🤖 AI Summary
This study addresses the challenge of predicting regret over social media use in real-world settings. Through a seven-day in-the-wild experience sampling study integrating smartphone usage logs, physiological sensing via Bangle.js 2 smartwatches, and session-level questionnaires and interviews (N=21 participants, 1,445 sessions), it demonstrates for the first time that the discrepancy between intended and actual usage is a stronger predictor of regret than conventional duration-based metrics. Regret is found to be more likely following nighttime use or use after productivity-related applications. The work further reveals the influence of perceived alternative activity value on regret and proposes a two-tier intervention framework that combines general contextual features—exhibiting cross-user generalizability—with personalized physiological signals, which enhance individualized prediction accuracy.
📝 Abstract
Users often feel regret after using social media, making regret a more ecologically valid target than screen time for understanding when phone use becomes problematic.

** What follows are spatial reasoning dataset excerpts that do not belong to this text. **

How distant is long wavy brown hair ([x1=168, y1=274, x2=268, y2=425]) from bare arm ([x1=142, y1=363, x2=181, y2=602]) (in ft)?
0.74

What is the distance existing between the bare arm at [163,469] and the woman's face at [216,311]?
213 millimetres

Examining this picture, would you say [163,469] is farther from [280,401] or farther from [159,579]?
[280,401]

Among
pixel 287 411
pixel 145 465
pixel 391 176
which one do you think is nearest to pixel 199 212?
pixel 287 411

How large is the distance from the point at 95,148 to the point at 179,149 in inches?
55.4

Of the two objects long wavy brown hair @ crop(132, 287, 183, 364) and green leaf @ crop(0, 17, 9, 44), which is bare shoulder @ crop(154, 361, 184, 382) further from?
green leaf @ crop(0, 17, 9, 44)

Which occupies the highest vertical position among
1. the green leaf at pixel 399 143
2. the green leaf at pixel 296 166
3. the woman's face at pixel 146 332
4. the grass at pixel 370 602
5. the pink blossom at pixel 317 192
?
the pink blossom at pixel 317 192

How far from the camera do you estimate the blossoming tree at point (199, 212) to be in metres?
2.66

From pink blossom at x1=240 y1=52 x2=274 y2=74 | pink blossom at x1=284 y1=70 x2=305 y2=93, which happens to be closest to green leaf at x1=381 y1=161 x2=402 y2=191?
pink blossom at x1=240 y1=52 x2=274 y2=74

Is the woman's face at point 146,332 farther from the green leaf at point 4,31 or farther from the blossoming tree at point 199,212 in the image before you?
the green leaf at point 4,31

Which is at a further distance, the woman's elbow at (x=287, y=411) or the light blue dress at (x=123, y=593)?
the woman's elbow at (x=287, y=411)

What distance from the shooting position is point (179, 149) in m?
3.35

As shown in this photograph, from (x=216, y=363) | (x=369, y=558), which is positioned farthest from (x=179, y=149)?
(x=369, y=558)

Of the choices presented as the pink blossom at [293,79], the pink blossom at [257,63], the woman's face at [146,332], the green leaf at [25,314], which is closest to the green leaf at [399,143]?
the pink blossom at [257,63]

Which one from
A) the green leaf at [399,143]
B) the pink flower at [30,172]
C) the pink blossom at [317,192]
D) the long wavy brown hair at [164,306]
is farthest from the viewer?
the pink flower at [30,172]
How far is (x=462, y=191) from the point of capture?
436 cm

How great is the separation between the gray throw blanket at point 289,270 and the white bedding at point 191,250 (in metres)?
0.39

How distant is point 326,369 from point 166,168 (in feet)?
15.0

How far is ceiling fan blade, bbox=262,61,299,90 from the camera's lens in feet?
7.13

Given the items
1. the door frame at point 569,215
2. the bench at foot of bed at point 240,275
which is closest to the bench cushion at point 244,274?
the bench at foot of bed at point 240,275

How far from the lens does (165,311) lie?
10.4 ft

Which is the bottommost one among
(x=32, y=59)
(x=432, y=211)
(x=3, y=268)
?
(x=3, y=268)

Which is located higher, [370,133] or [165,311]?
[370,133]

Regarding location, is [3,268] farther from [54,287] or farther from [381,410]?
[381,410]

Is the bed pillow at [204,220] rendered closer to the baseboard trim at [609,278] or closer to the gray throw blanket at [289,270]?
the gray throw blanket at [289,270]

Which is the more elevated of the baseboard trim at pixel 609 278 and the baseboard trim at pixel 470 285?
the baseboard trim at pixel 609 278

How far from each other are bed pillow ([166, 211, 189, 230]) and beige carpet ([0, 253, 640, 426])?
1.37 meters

Existing self-monitoring tools cannot anticipate regret before it occurs, and prior physiological work on social media use has been confined to the lab with research-grade sensors and curated content, leaving the question of in-the-wild prediction open. We deployed a 7-day in-the-wild experience sampling study with 21 participants, combining passive smartphone logging, a low-cost consumer smartwatch (Bangle.js 2, \$80), session-level surveys (1,445 sessions), and exit interviews to investigate when and why social media sessions become regretful, and whether regret can be anticipated before a session begins. Three findings stand out: (i) the gap between intended and actual use predicts regret far more strongly than session duration, with duration's apparent effect collapsing once intention is modeled; (ii) regret is amplified when sessions displace a valued alternative, particularly at night and following productivity-app use; and (iii) pre-session contextual features generalize across participants while physiological signals add person-specific lift, pointing toward a two-layer architecture for just-in-time adaptive interventions. Interview themes of scrolling-as-avoidance and time blindness contextualize these patterns and surface design opportunities beyond timer-based interventions.